# [課題一覧]
• a. ページの「前半では、ペトルーチオが暴れ」から「台本を担当したジョルジュ・ルオーは脚色のねらいについて次のように説明する。」までの部分を、両端を含めてそのまま書き写してください。
• b. ページによると、終章で二人が踊るのはどの曲に合わせてですか？
• c. ページの次の文を英語に訳してください：「一幕では、キャタリーナとペトルーチオとの出会いから結婚に至るまでの二人の丁々発止のやり取りをコミカルに描き、二幕では、二人の新婚生活での心の交流が描かれる。」

# [ページ]
..........
一幕では、キャタリーナとペトルーチオとの出会いから結婚に至るまでの二人の丁々発止のやり取りをコミカルに描き、二幕では、二人の新婚生活での心の交流が描かれる。
前半では、ペトルーチオが暴れるキャタリーナを懸命に追いかけたり、彼女が束縛から逃れようと懸命に動き回るスピーディーなファイティング・デュエットから目が離せない。一方、後半の二人が心を通わせていく様は、次第に優美な踊りに変貌していく。終章には、往年のミュージカルの名曲「二人でお茶を」をショスタコーヴィチが管弦楽曲に編曲した「タヒチ・トロット」の軽妙洒脱な調べに合わせて、二人が息の合った踊りを披露する。このハイライト・シーンでも、マイヨーならではの独創性と官能性を感じる振付を存分に堪能することができる。
台本を担当したジョルジュ・ルオーは脚色のねらいについて次のように説明する。
..........
# [空間に関する質問のエントリー]
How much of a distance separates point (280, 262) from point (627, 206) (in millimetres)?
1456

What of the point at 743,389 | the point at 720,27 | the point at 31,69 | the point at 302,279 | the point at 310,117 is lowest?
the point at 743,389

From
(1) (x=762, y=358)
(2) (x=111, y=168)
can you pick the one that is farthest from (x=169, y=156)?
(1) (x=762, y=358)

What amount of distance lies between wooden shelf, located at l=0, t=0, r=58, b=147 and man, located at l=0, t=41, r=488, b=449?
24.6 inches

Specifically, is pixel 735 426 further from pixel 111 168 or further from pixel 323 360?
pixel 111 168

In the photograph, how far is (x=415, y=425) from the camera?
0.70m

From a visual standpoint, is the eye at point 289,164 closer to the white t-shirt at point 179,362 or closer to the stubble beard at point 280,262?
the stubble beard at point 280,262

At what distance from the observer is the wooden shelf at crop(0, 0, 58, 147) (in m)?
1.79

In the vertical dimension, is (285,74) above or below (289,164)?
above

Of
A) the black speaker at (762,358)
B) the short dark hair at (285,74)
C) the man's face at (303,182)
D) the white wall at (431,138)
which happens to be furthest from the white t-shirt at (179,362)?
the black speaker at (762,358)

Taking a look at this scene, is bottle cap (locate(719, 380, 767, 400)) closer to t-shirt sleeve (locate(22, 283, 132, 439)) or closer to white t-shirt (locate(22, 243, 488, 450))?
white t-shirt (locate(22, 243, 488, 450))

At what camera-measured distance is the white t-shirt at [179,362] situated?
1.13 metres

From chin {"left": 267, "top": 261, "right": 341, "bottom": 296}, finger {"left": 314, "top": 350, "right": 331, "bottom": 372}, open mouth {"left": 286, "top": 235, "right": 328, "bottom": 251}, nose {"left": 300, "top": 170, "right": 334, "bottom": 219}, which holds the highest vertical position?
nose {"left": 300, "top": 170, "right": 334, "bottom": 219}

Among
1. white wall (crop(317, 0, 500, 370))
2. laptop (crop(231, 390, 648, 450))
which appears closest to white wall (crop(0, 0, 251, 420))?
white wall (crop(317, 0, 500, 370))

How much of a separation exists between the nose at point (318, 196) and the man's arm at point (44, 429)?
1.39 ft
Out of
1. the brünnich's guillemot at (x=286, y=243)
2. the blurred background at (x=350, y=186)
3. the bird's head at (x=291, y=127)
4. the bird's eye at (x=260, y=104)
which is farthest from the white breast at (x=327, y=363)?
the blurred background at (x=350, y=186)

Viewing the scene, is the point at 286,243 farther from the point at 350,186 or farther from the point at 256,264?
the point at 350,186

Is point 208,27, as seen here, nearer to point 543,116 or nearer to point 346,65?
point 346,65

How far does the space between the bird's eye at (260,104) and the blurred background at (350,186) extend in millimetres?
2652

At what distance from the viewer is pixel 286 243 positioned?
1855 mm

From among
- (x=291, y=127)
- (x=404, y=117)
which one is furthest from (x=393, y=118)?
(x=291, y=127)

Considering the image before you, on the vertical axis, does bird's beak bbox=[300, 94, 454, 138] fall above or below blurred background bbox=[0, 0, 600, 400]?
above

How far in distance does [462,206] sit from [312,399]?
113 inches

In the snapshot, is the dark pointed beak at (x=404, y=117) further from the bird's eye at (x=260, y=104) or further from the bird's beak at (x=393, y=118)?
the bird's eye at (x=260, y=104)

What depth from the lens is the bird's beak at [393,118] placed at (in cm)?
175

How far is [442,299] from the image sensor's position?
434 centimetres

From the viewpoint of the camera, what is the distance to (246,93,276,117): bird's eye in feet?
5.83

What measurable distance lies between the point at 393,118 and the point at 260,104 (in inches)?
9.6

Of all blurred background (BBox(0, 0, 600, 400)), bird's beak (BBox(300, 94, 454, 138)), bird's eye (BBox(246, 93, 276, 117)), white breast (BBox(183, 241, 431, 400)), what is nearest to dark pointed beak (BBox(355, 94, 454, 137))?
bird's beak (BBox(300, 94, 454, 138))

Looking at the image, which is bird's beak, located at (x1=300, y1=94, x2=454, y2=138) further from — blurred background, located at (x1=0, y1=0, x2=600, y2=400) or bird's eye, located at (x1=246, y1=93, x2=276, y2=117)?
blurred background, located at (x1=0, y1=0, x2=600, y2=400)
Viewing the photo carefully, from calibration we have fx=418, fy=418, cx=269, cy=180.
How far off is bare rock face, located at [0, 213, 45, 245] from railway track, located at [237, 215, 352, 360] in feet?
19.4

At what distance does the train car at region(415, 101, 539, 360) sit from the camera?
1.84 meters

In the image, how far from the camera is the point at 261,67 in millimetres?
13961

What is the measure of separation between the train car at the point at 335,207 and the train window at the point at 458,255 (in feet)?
..........
# [各課題の解答]
• a.
前半では、ペトルーチオが暴れるキャタリーナを懸命に追いかけたり、彼女が束縛から逃れようと懸命に動き回るスピーディーなファイティング・デュエットから目が離せない。一方、後半の二人が心を通わせていく様は、次第に優美な踊りに変貌していく。終章には、往年のミュージカルの名曲「二人でお茶を」をショスタコーヴィチが管弦楽曲に編曲した「タヒチ・トロット」の軽妙洒脱な調べに合わせて、二人が息の合った踊りを披露する。このハイライト・シーンでも、マイヨーならではの独創性と官能性を感じる振付を存分に堪能することができる。
台本を担当したジョルジュ・ルオーは脚色のねらいについて次のように説明する。

• b. ショスタコーヴィチが「二人でお茶を」を管弦楽曲に編曲した「タヒチ・トロット」です。

• c. Act One comically portrays the lively back-and-forth between Katharina and Petruchio, from their first meeting through to their marriage, and Act Two depicts the emotional bond the two form in their life as newlyweds.